Plot classifier metrics as a function of thresholds.
ThresholdPlot( frame, xvar, truthVar, title, ..., metrics = c("sensitivity", "specificity"), truth_target = TRUE, points_to_plot = NULL, monochrome = TRUE, palette = "Dark2", linecolor = "black" )
frame | data frame to get values from |
---|---|
xvar | column of scores |
truthVar | column of true outcomes |
title | title to place on plot |
... | no unnamed argument, added to force named binding of later arguments. |
metrics | metrics to be computed. See Details for the list of allowed metrics |
truth_target | truth value considered to be positive. |
points_to_plot | how many data points to use for plotting. Defaults to NULL (all data) |
monochrome | logical: if TRUE, all subgraphs plotted in same color |
palette | character: if monochrome==FALSE, name of brewer color palette (can be NULL) |
linecolor | character: if monochrome==TRUE, name of line color |
By default, ThresholdPlot
plots sensitivity and specificity of a
a classifier as a function of the decision threshold.

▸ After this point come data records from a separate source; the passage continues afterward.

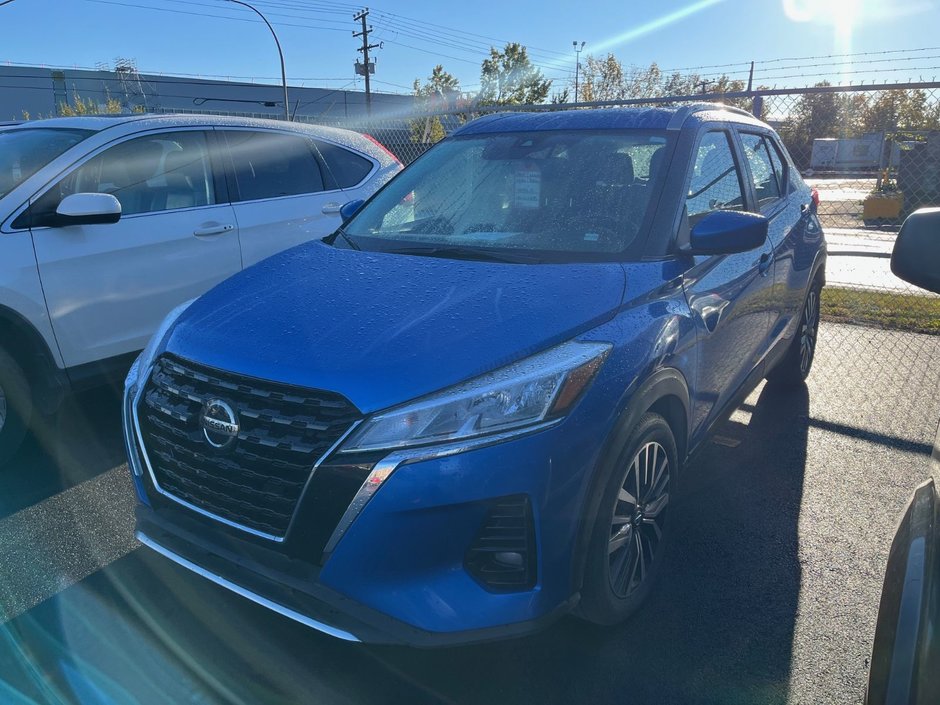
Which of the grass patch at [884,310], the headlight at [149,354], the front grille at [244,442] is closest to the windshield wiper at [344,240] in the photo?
the headlight at [149,354]

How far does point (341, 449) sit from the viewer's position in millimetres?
2031

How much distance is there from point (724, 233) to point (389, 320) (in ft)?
4.44

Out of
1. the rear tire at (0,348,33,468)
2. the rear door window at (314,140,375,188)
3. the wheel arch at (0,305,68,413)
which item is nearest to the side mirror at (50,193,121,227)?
the wheel arch at (0,305,68,413)

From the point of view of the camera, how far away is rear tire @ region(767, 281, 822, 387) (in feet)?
16.1

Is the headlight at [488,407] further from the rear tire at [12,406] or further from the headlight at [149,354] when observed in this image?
the rear tire at [12,406]

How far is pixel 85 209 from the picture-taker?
3.96 meters

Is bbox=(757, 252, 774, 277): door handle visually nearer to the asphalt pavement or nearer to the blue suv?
the blue suv

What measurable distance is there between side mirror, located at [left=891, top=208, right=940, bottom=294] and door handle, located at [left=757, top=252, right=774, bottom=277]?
1.87 m

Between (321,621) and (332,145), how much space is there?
4394 millimetres

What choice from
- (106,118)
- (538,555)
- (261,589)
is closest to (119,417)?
(106,118)

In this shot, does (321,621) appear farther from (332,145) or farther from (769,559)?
(332,145)

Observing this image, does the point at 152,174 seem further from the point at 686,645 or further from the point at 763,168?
the point at 686,645

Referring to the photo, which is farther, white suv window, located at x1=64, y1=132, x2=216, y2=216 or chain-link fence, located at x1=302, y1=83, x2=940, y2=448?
chain-link fence, located at x1=302, y1=83, x2=940, y2=448

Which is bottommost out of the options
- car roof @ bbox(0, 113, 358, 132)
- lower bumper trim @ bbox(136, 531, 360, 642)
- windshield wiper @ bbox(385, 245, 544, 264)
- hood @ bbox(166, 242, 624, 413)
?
lower bumper trim @ bbox(136, 531, 360, 642)
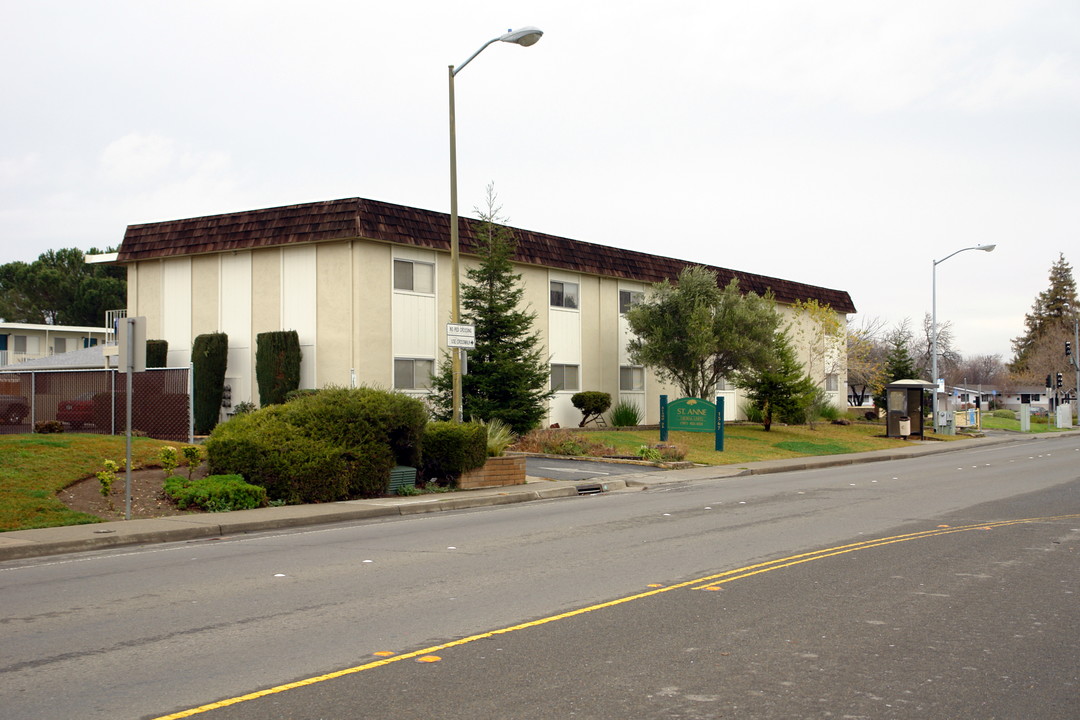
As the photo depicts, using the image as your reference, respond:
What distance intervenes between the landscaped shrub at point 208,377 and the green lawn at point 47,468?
40.7 ft

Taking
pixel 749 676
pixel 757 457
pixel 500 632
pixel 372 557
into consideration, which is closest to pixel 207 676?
pixel 500 632

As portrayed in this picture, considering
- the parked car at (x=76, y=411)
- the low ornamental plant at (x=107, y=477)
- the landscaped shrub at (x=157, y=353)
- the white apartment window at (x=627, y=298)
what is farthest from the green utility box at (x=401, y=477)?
the white apartment window at (x=627, y=298)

Plotting sensitivity-specificity (or other metrics) as a function of classifier score helps
identify a score threshold that achieves an acceptable tradeoff among desirable
properties.
ThresholdPlot
can plot a number of metrics. Some of the metrics are redundant,
in keeping with the customary terminology of various analysis communities.
sensitivity: fraction of true positives that were predicted to be true (also known as the true positive rate)
specificity: fraction of true negatives to all negatives (or 1 - false_positive_rate)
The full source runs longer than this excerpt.